══ Input material ══
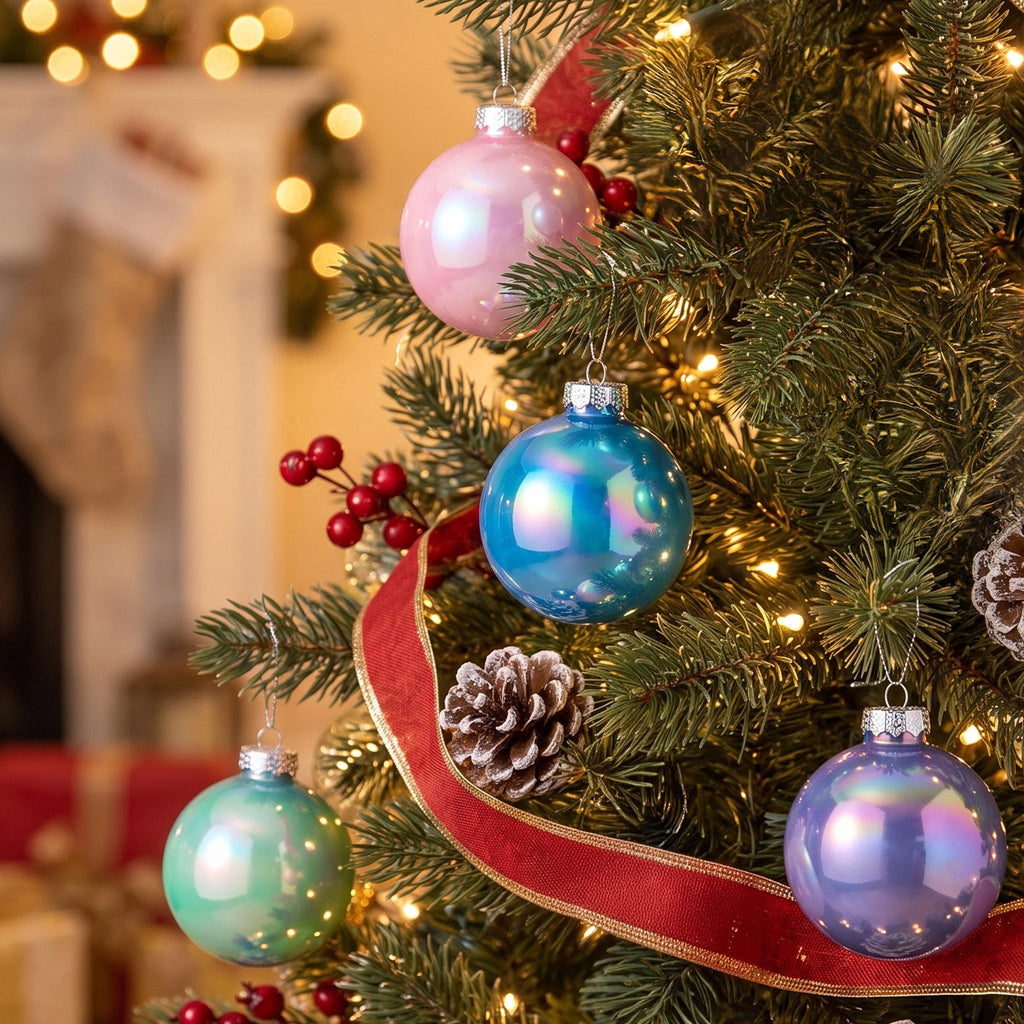 8-Count Multicolor Pastel Iridescent Ball Shatterproof Christmas Ornaments, 4.3", by Holiday Time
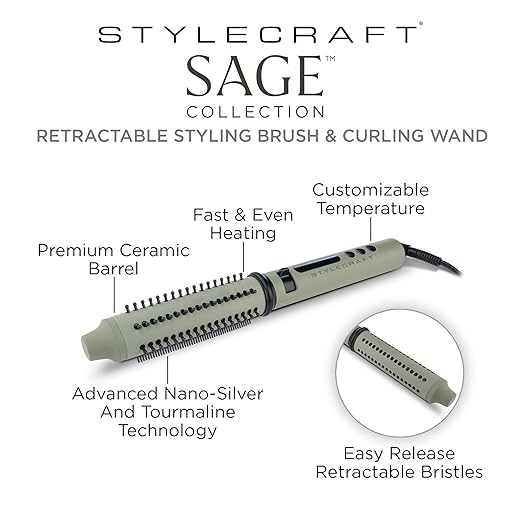 StyleCraft Sage Hair Styling Bundle - Lightweight Professional Hair Dryer Vibrating Flat Iron 2-in-1 Curling Wand &amp Styling Brush Triple Barrel Deep Waver - Tourmaline &amp Titanium Tools Holi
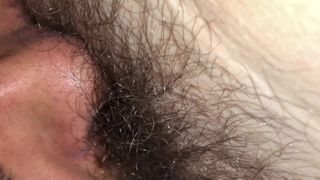Sucking wife’s hairy pussy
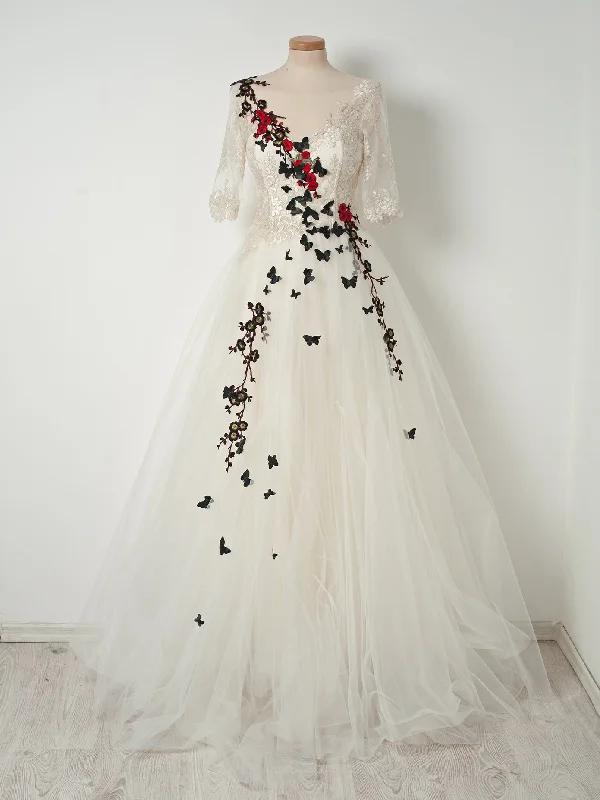 Fantastic Offers Half Sleeve Prom Dresses V-neck A Line Butterfly Prom Dress Long Evening Dress JKL1279 Fantastic Offers Half Sleeve Prom Dresses V-neck A Line Butterfly Prom Dress Long Evening Dress JKL1279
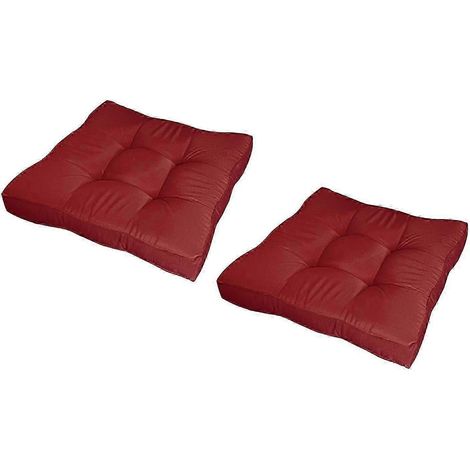 Sitzkissen für drinnen und draußen, gesteppt, abnehmbar, geeignet für Küche, Esszimmer, Wohnzimmer, Café, 2er-Pack-Wine Red (1/5)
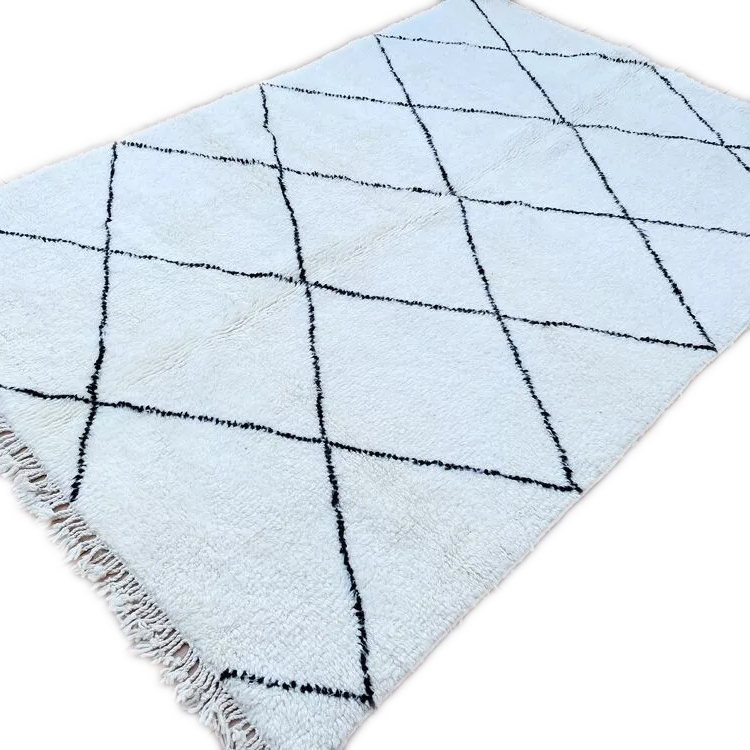 Moroccan custom rug from Beni Ourain, Wool and Thread, White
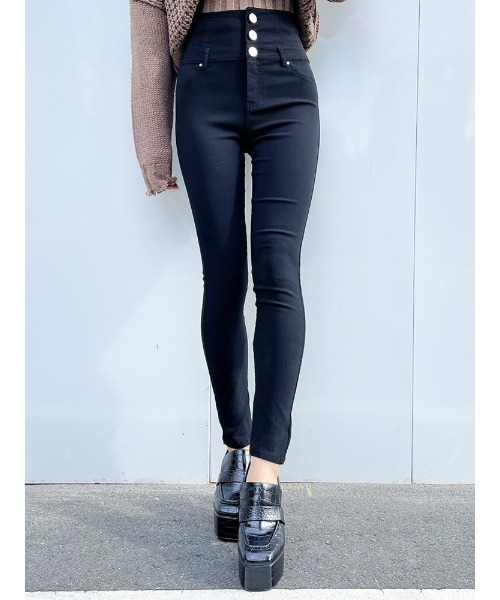 ENVYM（アンビー）の「ハイウエストボタンジェギンス（その他パンツ・レディース・ブラック・S/M）」の2枚目の写真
═══
• **Your assignment**
Update the listing from its start through the line with "Sucking wife’s hairy pussy" by swapping "Pastel" for "Pale" and keeping every other word the same. Give back only those lines, without the pictures.

• **Output**
 8-Count Multicolor Pale Iridescent Ball Shatterproof Christmas Ornaments, 4.3", by Holiday Time
 StyleCraft Sage Hair Styling Bundle - Lightweight Professional Hair Dryer Vibrating Flat Iron 2-in-1 Curling Wand &amp Styling Brush Triple Barrel Deep Waver - Tourmaline &amp Titanium Tools Holi
Sucking wife’s hairy pussy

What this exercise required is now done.